Perhaps the most telling aspect of Kagan’s narrative relates to the Iraq war that he once promoted as essential to preserving liberal civilization. As it turns out, according to Kagan, the war in Iraq and its counterpart in Afghanistan rank as minor episodes of minimal relevance to his overall thesis. Indeed, he chides those who refer to “the relatively low-cost military involvements in Afghanistan and Iraq as ‘forever wars’.” In both instances, he writes, “Americans had one foot out the door the moment they entered, which hampered their ability to gain control of difficult situations.”

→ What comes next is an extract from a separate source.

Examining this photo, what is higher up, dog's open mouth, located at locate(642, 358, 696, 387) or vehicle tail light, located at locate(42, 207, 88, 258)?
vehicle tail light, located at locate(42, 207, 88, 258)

Kagan offers no figures on dollars expended, ordnance dropped, or casualties inflicted or absorbed to illustrate what he means by “relatively low cost.” Nor does he explain how having one foot out the door meshes with the fact that Afghanistan and Iraq rank as the two longest wars in U.S. history. Instead, he cites popular unhappiness with these two wars as “just the latest example of [the American people’s] intolerance for the messy and unending business of preserving a general peace and acting to forestall threats.”

In other words, the problem was not the Bush administration’s rashness in framing its response to 9/11 as an open-ended global war. Nor was it the non-existence of Iraqi weapons of mass destruction cited to justify the Iraq war, the incompetence of senior U.S. military leaders who flubbed the occupation of countries the United States invaded, or subsequent horrors such as Abu Ghraib that made a mockery of Bush’s Freedom Agenda. Rather, the problem was that the American people lacked Robert Kagan’s commitment to preserving peace and forestalling threats.

For Kagan, the key to preserving and forestalling is to amass and employ military power. So he laments the fact that U.S. military spending as a percentage of GDP is less today than it was during the Cold War. That the United States also stations fewer troops abroad than it did during the “long twilight struggle” is another source of concern. Why these comparisons are relevant to the present moment he does not say. Nor does he note that at present the United States easily leads the planet in military expenditures and in the number of foreign bases it maintains. His bottom line is that the Pentagon needs more money and more warriors.

“The time has come,” he concludes, “to tell Americans that there is no escape from global responsibility.” Americans “need to be told honestly that the task of maintaining a world order is unending and fraught with costs but preferable to the alternative.” Kagan laments the fact that “A failure to be square with the American people has led the country to its current predicament.”

Let me suggest a different interpretation: It is time to be square with the American people about the consequences that stem from the reckless use of military power and the abuse of U.S. troops. Our actual predicament derives from the less than honest claim that history obliges the United States to pursue a policy of militarized hegemony until the end of time. Alternatives do exist.

The wonder is that the editors of Foreign Affairs have not yet caught on.